Me? I was the one upon whom both Jerry and Solange focused all their irritation and spite. Go figure. Was it just a coincidence I was sent on the road a lot to scout new programs, make deals, do public relations stuff? I’d come back from the road, work at the office for a week or two, and suddenly, another business trip would materialize. Jerry and Solange had run out of places to send me after the last trip, but then discovered I hadn’t taken a vacation in a long time. My unused vacation at the All News Network had been transferred to WWN, but under company bylaws, I’d have to take my vacation before my anniversary date or lose it.

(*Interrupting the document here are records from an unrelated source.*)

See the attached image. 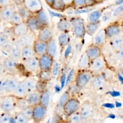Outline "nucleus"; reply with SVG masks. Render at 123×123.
<instances>
[{
  "label": "nucleus",
  "instance_id": "17",
  "mask_svg": "<svg viewBox=\"0 0 123 123\" xmlns=\"http://www.w3.org/2000/svg\"><path fill=\"white\" fill-rule=\"evenodd\" d=\"M85 52L90 61L102 55L101 48L92 44L86 48Z\"/></svg>",
  "mask_w": 123,
  "mask_h": 123
},
{
  "label": "nucleus",
  "instance_id": "15",
  "mask_svg": "<svg viewBox=\"0 0 123 123\" xmlns=\"http://www.w3.org/2000/svg\"><path fill=\"white\" fill-rule=\"evenodd\" d=\"M32 46L35 56L37 58L47 53V43L45 42L41 41L36 38Z\"/></svg>",
  "mask_w": 123,
  "mask_h": 123
},
{
  "label": "nucleus",
  "instance_id": "37",
  "mask_svg": "<svg viewBox=\"0 0 123 123\" xmlns=\"http://www.w3.org/2000/svg\"><path fill=\"white\" fill-rule=\"evenodd\" d=\"M100 25V22L96 23H87L86 25V34L90 36H94L98 30Z\"/></svg>",
  "mask_w": 123,
  "mask_h": 123
},
{
  "label": "nucleus",
  "instance_id": "16",
  "mask_svg": "<svg viewBox=\"0 0 123 123\" xmlns=\"http://www.w3.org/2000/svg\"><path fill=\"white\" fill-rule=\"evenodd\" d=\"M11 32L13 36L18 39L25 36L29 32L25 22L12 26Z\"/></svg>",
  "mask_w": 123,
  "mask_h": 123
},
{
  "label": "nucleus",
  "instance_id": "30",
  "mask_svg": "<svg viewBox=\"0 0 123 123\" xmlns=\"http://www.w3.org/2000/svg\"><path fill=\"white\" fill-rule=\"evenodd\" d=\"M28 91L23 81H19V83L12 95L17 98H25L28 94Z\"/></svg>",
  "mask_w": 123,
  "mask_h": 123
},
{
  "label": "nucleus",
  "instance_id": "51",
  "mask_svg": "<svg viewBox=\"0 0 123 123\" xmlns=\"http://www.w3.org/2000/svg\"><path fill=\"white\" fill-rule=\"evenodd\" d=\"M123 12V4L119 6L114 11L113 13V16L116 17L120 15Z\"/></svg>",
  "mask_w": 123,
  "mask_h": 123
},
{
  "label": "nucleus",
  "instance_id": "40",
  "mask_svg": "<svg viewBox=\"0 0 123 123\" xmlns=\"http://www.w3.org/2000/svg\"><path fill=\"white\" fill-rule=\"evenodd\" d=\"M71 94L69 91L68 90L65 91L61 96L57 105V107L58 108L62 109L63 106L71 98Z\"/></svg>",
  "mask_w": 123,
  "mask_h": 123
},
{
  "label": "nucleus",
  "instance_id": "13",
  "mask_svg": "<svg viewBox=\"0 0 123 123\" xmlns=\"http://www.w3.org/2000/svg\"><path fill=\"white\" fill-rule=\"evenodd\" d=\"M25 22L29 31L37 37L38 32L41 27L35 15H31L25 21Z\"/></svg>",
  "mask_w": 123,
  "mask_h": 123
},
{
  "label": "nucleus",
  "instance_id": "10",
  "mask_svg": "<svg viewBox=\"0 0 123 123\" xmlns=\"http://www.w3.org/2000/svg\"><path fill=\"white\" fill-rule=\"evenodd\" d=\"M107 38L110 39L118 35L121 34L122 28L117 23L109 24L104 28Z\"/></svg>",
  "mask_w": 123,
  "mask_h": 123
},
{
  "label": "nucleus",
  "instance_id": "58",
  "mask_svg": "<svg viewBox=\"0 0 123 123\" xmlns=\"http://www.w3.org/2000/svg\"><path fill=\"white\" fill-rule=\"evenodd\" d=\"M118 78H119V80L122 83H123V76L120 74H118Z\"/></svg>",
  "mask_w": 123,
  "mask_h": 123
},
{
  "label": "nucleus",
  "instance_id": "6",
  "mask_svg": "<svg viewBox=\"0 0 123 123\" xmlns=\"http://www.w3.org/2000/svg\"><path fill=\"white\" fill-rule=\"evenodd\" d=\"M47 109L39 103L33 106L32 120L34 123H41L44 120L47 115Z\"/></svg>",
  "mask_w": 123,
  "mask_h": 123
},
{
  "label": "nucleus",
  "instance_id": "1",
  "mask_svg": "<svg viewBox=\"0 0 123 123\" xmlns=\"http://www.w3.org/2000/svg\"><path fill=\"white\" fill-rule=\"evenodd\" d=\"M17 97L12 94L3 95L0 97V109L3 112L11 113L16 108Z\"/></svg>",
  "mask_w": 123,
  "mask_h": 123
},
{
  "label": "nucleus",
  "instance_id": "31",
  "mask_svg": "<svg viewBox=\"0 0 123 123\" xmlns=\"http://www.w3.org/2000/svg\"><path fill=\"white\" fill-rule=\"evenodd\" d=\"M70 38L69 33H61L59 34L58 37V41L61 49H63L69 45Z\"/></svg>",
  "mask_w": 123,
  "mask_h": 123
},
{
  "label": "nucleus",
  "instance_id": "28",
  "mask_svg": "<svg viewBox=\"0 0 123 123\" xmlns=\"http://www.w3.org/2000/svg\"><path fill=\"white\" fill-rule=\"evenodd\" d=\"M112 49L116 52L123 47V35L120 34L109 40Z\"/></svg>",
  "mask_w": 123,
  "mask_h": 123
},
{
  "label": "nucleus",
  "instance_id": "48",
  "mask_svg": "<svg viewBox=\"0 0 123 123\" xmlns=\"http://www.w3.org/2000/svg\"><path fill=\"white\" fill-rule=\"evenodd\" d=\"M9 37L5 31L0 32V47L6 46L9 42Z\"/></svg>",
  "mask_w": 123,
  "mask_h": 123
},
{
  "label": "nucleus",
  "instance_id": "54",
  "mask_svg": "<svg viewBox=\"0 0 123 123\" xmlns=\"http://www.w3.org/2000/svg\"><path fill=\"white\" fill-rule=\"evenodd\" d=\"M102 106L107 108H110V109H113L114 108L115 106L112 103H106L102 105Z\"/></svg>",
  "mask_w": 123,
  "mask_h": 123
},
{
  "label": "nucleus",
  "instance_id": "20",
  "mask_svg": "<svg viewBox=\"0 0 123 123\" xmlns=\"http://www.w3.org/2000/svg\"><path fill=\"white\" fill-rule=\"evenodd\" d=\"M106 81L102 74L94 75L90 82V86L94 90H98L105 85Z\"/></svg>",
  "mask_w": 123,
  "mask_h": 123
},
{
  "label": "nucleus",
  "instance_id": "49",
  "mask_svg": "<svg viewBox=\"0 0 123 123\" xmlns=\"http://www.w3.org/2000/svg\"><path fill=\"white\" fill-rule=\"evenodd\" d=\"M48 83L37 80L36 90L40 93L48 90Z\"/></svg>",
  "mask_w": 123,
  "mask_h": 123
},
{
  "label": "nucleus",
  "instance_id": "34",
  "mask_svg": "<svg viewBox=\"0 0 123 123\" xmlns=\"http://www.w3.org/2000/svg\"><path fill=\"white\" fill-rule=\"evenodd\" d=\"M8 78V94H13L19 81L13 75H9Z\"/></svg>",
  "mask_w": 123,
  "mask_h": 123
},
{
  "label": "nucleus",
  "instance_id": "33",
  "mask_svg": "<svg viewBox=\"0 0 123 123\" xmlns=\"http://www.w3.org/2000/svg\"><path fill=\"white\" fill-rule=\"evenodd\" d=\"M15 9L16 11L22 16L25 22L29 17L33 14L25 7L22 3V1H20V3H17L16 4Z\"/></svg>",
  "mask_w": 123,
  "mask_h": 123
},
{
  "label": "nucleus",
  "instance_id": "22",
  "mask_svg": "<svg viewBox=\"0 0 123 123\" xmlns=\"http://www.w3.org/2000/svg\"><path fill=\"white\" fill-rule=\"evenodd\" d=\"M45 2L51 9L58 12H63L67 6L66 3L63 0H49Z\"/></svg>",
  "mask_w": 123,
  "mask_h": 123
},
{
  "label": "nucleus",
  "instance_id": "26",
  "mask_svg": "<svg viewBox=\"0 0 123 123\" xmlns=\"http://www.w3.org/2000/svg\"><path fill=\"white\" fill-rule=\"evenodd\" d=\"M37 37L30 32L25 36L18 38L17 42L22 47L27 45H33Z\"/></svg>",
  "mask_w": 123,
  "mask_h": 123
},
{
  "label": "nucleus",
  "instance_id": "55",
  "mask_svg": "<svg viewBox=\"0 0 123 123\" xmlns=\"http://www.w3.org/2000/svg\"><path fill=\"white\" fill-rule=\"evenodd\" d=\"M111 95L113 97H117L120 95V93L119 92H112Z\"/></svg>",
  "mask_w": 123,
  "mask_h": 123
},
{
  "label": "nucleus",
  "instance_id": "60",
  "mask_svg": "<svg viewBox=\"0 0 123 123\" xmlns=\"http://www.w3.org/2000/svg\"><path fill=\"white\" fill-rule=\"evenodd\" d=\"M3 21H2V15H1V9L0 8V23Z\"/></svg>",
  "mask_w": 123,
  "mask_h": 123
},
{
  "label": "nucleus",
  "instance_id": "24",
  "mask_svg": "<svg viewBox=\"0 0 123 123\" xmlns=\"http://www.w3.org/2000/svg\"><path fill=\"white\" fill-rule=\"evenodd\" d=\"M41 93L38 91L34 90L29 92L25 97L30 106H34L39 103Z\"/></svg>",
  "mask_w": 123,
  "mask_h": 123
},
{
  "label": "nucleus",
  "instance_id": "9",
  "mask_svg": "<svg viewBox=\"0 0 123 123\" xmlns=\"http://www.w3.org/2000/svg\"><path fill=\"white\" fill-rule=\"evenodd\" d=\"M79 113L83 120H87L92 117L94 114V108L88 102H84L81 104Z\"/></svg>",
  "mask_w": 123,
  "mask_h": 123
},
{
  "label": "nucleus",
  "instance_id": "62",
  "mask_svg": "<svg viewBox=\"0 0 123 123\" xmlns=\"http://www.w3.org/2000/svg\"><path fill=\"white\" fill-rule=\"evenodd\" d=\"M2 112H3L2 111L0 110V114L2 113Z\"/></svg>",
  "mask_w": 123,
  "mask_h": 123
},
{
  "label": "nucleus",
  "instance_id": "27",
  "mask_svg": "<svg viewBox=\"0 0 123 123\" xmlns=\"http://www.w3.org/2000/svg\"><path fill=\"white\" fill-rule=\"evenodd\" d=\"M90 61L85 52L81 55L77 64L78 70H89Z\"/></svg>",
  "mask_w": 123,
  "mask_h": 123
},
{
  "label": "nucleus",
  "instance_id": "4",
  "mask_svg": "<svg viewBox=\"0 0 123 123\" xmlns=\"http://www.w3.org/2000/svg\"><path fill=\"white\" fill-rule=\"evenodd\" d=\"M81 106L80 101L74 97H71L62 108V111L67 117L78 112Z\"/></svg>",
  "mask_w": 123,
  "mask_h": 123
},
{
  "label": "nucleus",
  "instance_id": "39",
  "mask_svg": "<svg viewBox=\"0 0 123 123\" xmlns=\"http://www.w3.org/2000/svg\"><path fill=\"white\" fill-rule=\"evenodd\" d=\"M50 101V93L49 90H47L41 93L39 104L48 108Z\"/></svg>",
  "mask_w": 123,
  "mask_h": 123
},
{
  "label": "nucleus",
  "instance_id": "42",
  "mask_svg": "<svg viewBox=\"0 0 123 123\" xmlns=\"http://www.w3.org/2000/svg\"><path fill=\"white\" fill-rule=\"evenodd\" d=\"M25 22V20L22 16L16 11L12 16L9 23L11 24L12 26L18 25Z\"/></svg>",
  "mask_w": 123,
  "mask_h": 123
},
{
  "label": "nucleus",
  "instance_id": "11",
  "mask_svg": "<svg viewBox=\"0 0 123 123\" xmlns=\"http://www.w3.org/2000/svg\"><path fill=\"white\" fill-rule=\"evenodd\" d=\"M22 2L25 7L33 14L43 9L41 2L39 0H24Z\"/></svg>",
  "mask_w": 123,
  "mask_h": 123
},
{
  "label": "nucleus",
  "instance_id": "19",
  "mask_svg": "<svg viewBox=\"0 0 123 123\" xmlns=\"http://www.w3.org/2000/svg\"><path fill=\"white\" fill-rule=\"evenodd\" d=\"M107 39L104 28L101 29L94 36L92 44L101 48L105 44Z\"/></svg>",
  "mask_w": 123,
  "mask_h": 123
},
{
  "label": "nucleus",
  "instance_id": "25",
  "mask_svg": "<svg viewBox=\"0 0 123 123\" xmlns=\"http://www.w3.org/2000/svg\"><path fill=\"white\" fill-rule=\"evenodd\" d=\"M35 56L32 45L25 46L22 48L21 61L23 62Z\"/></svg>",
  "mask_w": 123,
  "mask_h": 123
},
{
  "label": "nucleus",
  "instance_id": "3",
  "mask_svg": "<svg viewBox=\"0 0 123 123\" xmlns=\"http://www.w3.org/2000/svg\"><path fill=\"white\" fill-rule=\"evenodd\" d=\"M94 74L89 70H78L74 79V84L80 89L83 88L94 77Z\"/></svg>",
  "mask_w": 123,
  "mask_h": 123
},
{
  "label": "nucleus",
  "instance_id": "23",
  "mask_svg": "<svg viewBox=\"0 0 123 123\" xmlns=\"http://www.w3.org/2000/svg\"><path fill=\"white\" fill-rule=\"evenodd\" d=\"M22 48L18 42L14 43L12 45L9 50V56L14 59L18 62L21 61Z\"/></svg>",
  "mask_w": 123,
  "mask_h": 123
},
{
  "label": "nucleus",
  "instance_id": "56",
  "mask_svg": "<svg viewBox=\"0 0 123 123\" xmlns=\"http://www.w3.org/2000/svg\"><path fill=\"white\" fill-rule=\"evenodd\" d=\"M108 117L109 118L112 119H114L115 118L116 116H115V114H113V113H110V114L108 115Z\"/></svg>",
  "mask_w": 123,
  "mask_h": 123
},
{
  "label": "nucleus",
  "instance_id": "46",
  "mask_svg": "<svg viewBox=\"0 0 123 123\" xmlns=\"http://www.w3.org/2000/svg\"><path fill=\"white\" fill-rule=\"evenodd\" d=\"M83 120L79 112H77L68 116L67 121L68 123H82Z\"/></svg>",
  "mask_w": 123,
  "mask_h": 123
},
{
  "label": "nucleus",
  "instance_id": "45",
  "mask_svg": "<svg viewBox=\"0 0 123 123\" xmlns=\"http://www.w3.org/2000/svg\"><path fill=\"white\" fill-rule=\"evenodd\" d=\"M0 123H13V115L11 113L2 112L0 115Z\"/></svg>",
  "mask_w": 123,
  "mask_h": 123
},
{
  "label": "nucleus",
  "instance_id": "41",
  "mask_svg": "<svg viewBox=\"0 0 123 123\" xmlns=\"http://www.w3.org/2000/svg\"><path fill=\"white\" fill-rule=\"evenodd\" d=\"M57 46L54 38L47 43V53L54 58L56 53Z\"/></svg>",
  "mask_w": 123,
  "mask_h": 123
},
{
  "label": "nucleus",
  "instance_id": "43",
  "mask_svg": "<svg viewBox=\"0 0 123 123\" xmlns=\"http://www.w3.org/2000/svg\"><path fill=\"white\" fill-rule=\"evenodd\" d=\"M29 121L20 111H16L13 114V123H28Z\"/></svg>",
  "mask_w": 123,
  "mask_h": 123
},
{
  "label": "nucleus",
  "instance_id": "8",
  "mask_svg": "<svg viewBox=\"0 0 123 123\" xmlns=\"http://www.w3.org/2000/svg\"><path fill=\"white\" fill-rule=\"evenodd\" d=\"M37 38L46 43L54 38L52 30L49 25L41 27L37 35Z\"/></svg>",
  "mask_w": 123,
  "mask_h": 123
},
{
  "label": "nucleus",
  "instance_id": "29",
  "mask_svg": "<svg viewBox=\"0 0 123 123\" xmlns=\"http://www.w3.org/2000/svg\"><path fill=\"white\" fill-rule=\"evenodd\" d=\"M34 15L37 20L41 27L49 25L48 16L43 9L34 14Z\"/></svg>",
  "mask_w": 123,
  "mask_h": 123
},
{
  "label": "nucleus",
  "instance_id": "50",
  "mask_svg": "<svg viewBox=\"0 0 123 123\" xmlns=\"http://www.w3.org/2000/svg\"><path fill=\"white\" fill-rule=\"evenodd\" d=\"M27 118V119L30 121L32 119V112H33V107L29 106L23 110L20 111Z\"/></svg>",
  "mask_w": 123,
  "mask_h": 123
},
{
  "label": "nucleus",
  "instance_id": "59",
  "mask_svg": "<svg viewBox=\"0 0 123 123\" xmlns=\"http://www.w3.org/2000/svg\"><path fill=\"white\" fill-rule=\"evenodd\" d=\"M115 106H116V107H121L122 106V104H121V103L116 101L115 102Z\"/></svg>",
  "mask_w": 123,
  "mask_h": 123
},
{
  "label": "nucleus",
  "instance_id": "44",
  "mask_svg": "<svg viewBox=\"0 0 123 123\" xmlns=\"http://www.w3.org/2000/svg\"><path fill=\"white\" fill-rule=\"evenodd\" d=\"M8 78L3 77L0 80V92L3 95L8 94Z\"/></svg>",
  "mask_w": 123,
  "mask_h": 123
},
{
  "label": "nucleus",
  "instance_id": "7",
  "mask_svg": "<svg viewBox=\"0 0 123 123\" xmlns=\"http://www.w3.org/2000/svg\"><path fill=\"white\" fill-rule=\"evenodd\" d=\"M40 71H52L54 62V57L48 53L38 58Z\"/></svg>",
  "mask_w": 123,
  "mask_h": 123
},
{
  "label": "nucleus",
  "instance_id": "12",
  "mask_svg": "<svg viewBox=\"0 0 123 123\" xmlns=\"http://www.w3.org/2000/svg\"><path fill=\"white\" fill-rule=\"evenodd\" d=\"M23 62L25 68L29 72L37 75L40 71L37 57H34Z\"/></svg>",
  "mask_w": 123,
  "mask_h": 123
},
{
  "label": "nucleus",
  "instance_id": "47",
  "mask_svg": "<svg viewBox=\"0 0 123 123\" xmlns=\"http://www.w3.org/2000/svg\"><path fill=\"white\" fill-rule=\"evenodd\" d=\"M29 106H30V105L25 98H17L16 108L20 110L19 111Z\"/></svg>",
  "mask_w": 123,
  "mask_h": 123
},
{
  "label": "nucleus",
  "instance_id": "5",
  "mask_svg": "<svg viewBox=\"0 0 123 123\" xmlns=\"http://www.w3.org/2000/svg\"><path fill=\"white\" fill-rule=\"evenodd\" d=\"M106 69V63L102 55L90 61L89 70L94 75L101 74Z\"/></svg>",
  "mask_w": 123,
  "mask_h": 123
},
{
  "label": "nucleus",
  "instance_id": "53",
  "mask_svg": "<svg viewBox=\"0 0 123 123\" xmlns=\"http://www.w3.org/2000/svg\"><path fill=\"white\" fill-rule=\"evenodd\" d=\"M116 56L121 62L123 61V47L116 52Z\"/></svg>",
  "mask_w": 123,
  "mask_h": 123
},
{
  "label": "nucleus",
  "instance_id": "18",
  "mask_svg": "<svg viewBox=\"0 0 123 123\" xmlns=\"http://www.w3.org/2000/svg\"><path fill=\"white\" fill-rule=\"evenodd\" d=\"M0 9L2 21L9 23L12 16L16 11L15 6L14 4H12L0 8Z\"/></svg>",
  "mask_w": 123,
  "mask_h": 123
},
{
  "label": "nucleus",
  "instance_id": "32",
  "mask_svg": "<svg viewBox=\"0 0 123 123\" xmlns=\"http://www.w3.org/2000/svg\"><path fill=\"white\" fill-rule=\"evenodd\" d=\"M102 16V12L100 10H97L90 12L87 16V23H96L100 22Z\"/></svg>",
  "mask_w": 123,
  "mask_h": 123
},
{
  "label": "nucleus",
  "instance_id": "35",
  "mask_svg": "<svg viewBox=\"0 0 123 123\" xmlns=\"http://www.w3.org/2000/svg\"><path fill=\"white\" fill-rule=\"evenodd\" d=\"M23 81L25 86L28 93L36 90L37 80L34 78L28 77L23 80Z\"/></svg>",
  "mask_w": 123,
  "mask_h": 123
},
{
  "label": "nucleus",
  "instance_id": "61",
  "mask_svg": "<svg viewBox=\"0 0 123 123\" xmlns=\"http://www.w3.org/2000/svg\"><path fill=\"white\" fill-rule=\"evenodd\" d=\"M120 69H121V71H120V74L123 76V68H121Z\"/></svg>",
  "mask_w": 123,
  "mask_h": 123
},
{
  "label": "nucleus",
  "instance_id": "57",
  "mask_svg": "<svg viewBox=\"0 0 123 123\" xmlns=\"http://www.w3.org/2000/svg\"><path fill=\"white\" fill-rule=\"evenodd\" d=\"M55 123H68V122L66 121H64V120H58L56 122H55Z\"/></svg>",
  "mask_w": 123,
  "mask_h": 123
},
{
  "label": "nucleus",
  "instance_id": "38",
  "mask_svg": "<svg viewBox=\"0 0 123 123\" xmlns=\"http://www.w3.org/2000/svg\"><path fill=\"white\" fill-rule=\"evenodd\" d=\"M92 2L93 1L90 0H74L71 1L70 4L75 8H80L91 4Z\"/></svg>",
  "mask_w": 123,
  "mask_h": 123
},
{
  "label": "nucleus",
  "instance_id": "52",
  "mask_svg": "<svg viewBox=\"0 0 123 123\" xmlns=\"http://www.w3.org/2000/svg\"><path fill=\"white\" fill-rule=\"evenodd\" d=\"M12 2V1L10 0H0V8L14 4Z\"/></svg>",
  "mask_w": 123,
  "mask_h": 123
},
{
  "label": "nucleus",
  "instance_id": "2",
  "mask_svg": "<svg viewBox=\"0 0 123 123\" xmlns=\"http://www.w3.org/2000/svg\"><path fill=\"white\" fill-rule=\"evenodd\" d=\"M71 23L72 32L74 35L79 38H83L86 34V25L83 18L74 17L69 19Z\"/></svg>",
  "mask_w": 123,
  "mask_h": 123
},
{
  "label": "nucleus",
  "instance_id": "21",
  "mask_svg": "<svg viewBox=\"0 0 123 123\" xmlns=\"http://www.w3.org/2000/svg\"><path fill=\"white\" fill-rule=\"evenodd\" d=\"M57 28L61 33H69L72 31V27L70 20L62 18L57 22Z\"/></svg>",
  "mask_w": 123,
  "mask_h": 123
},
{
  "label": "nucleus",
  "instance_id": "14",
  "mask_svg": "<svg viewBox=\"0 0 123 123\" xmlns=\"http://www.w3.org/2000/svg\"><path fill=\"white\" fill-rule=\"evenodd\" d=\"M4 70L8 73H15L17 69L18 62L10 56L6 57L3 62Z\"/></svg>",
  "mask_w": 123,
  "mask_h": 123
},
{
  "label": "nucleus",
  "instance_id": "36",
  "mask_svg": "<svg viewBox=\"0 0 123 123\" xmlns=\"http://www.w3.org/2000/svg\"><path fill=\"white\" fill-rule=\"evenodd\" d=\"M38 80L48 83L52 77V71H40L37 74Z\"/></svg>",
  "mask_w": 123,
  "mask_h": 123
}]
</instances>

I decided to take it. I just had to get through this last day.…
The producers summarized their current productions. Our top-rated original-ish program was World of Soap, an hour that gave zippy synopses of our close-captioned soap operas from India, Iran, France, Bulgaria, and the USA. The soaps themselves were showing slow but consistent ratings’ growth, as was Jet Set Gourmet, the international cooking show, and our reruns of sitcoms featuring women. Women’s sports numbers were okay; the news and informational programming was lagging, in large part due to crappy time slots, usually wedged between paid programming for telephone psychics and personal-improvement messiahs. Reruns of Solange’s old pop-psych talk show were doing well (no matter where you go, it seems, people can’t get enough of reunited relatives and girls who date their mother’s toothless boyfriends).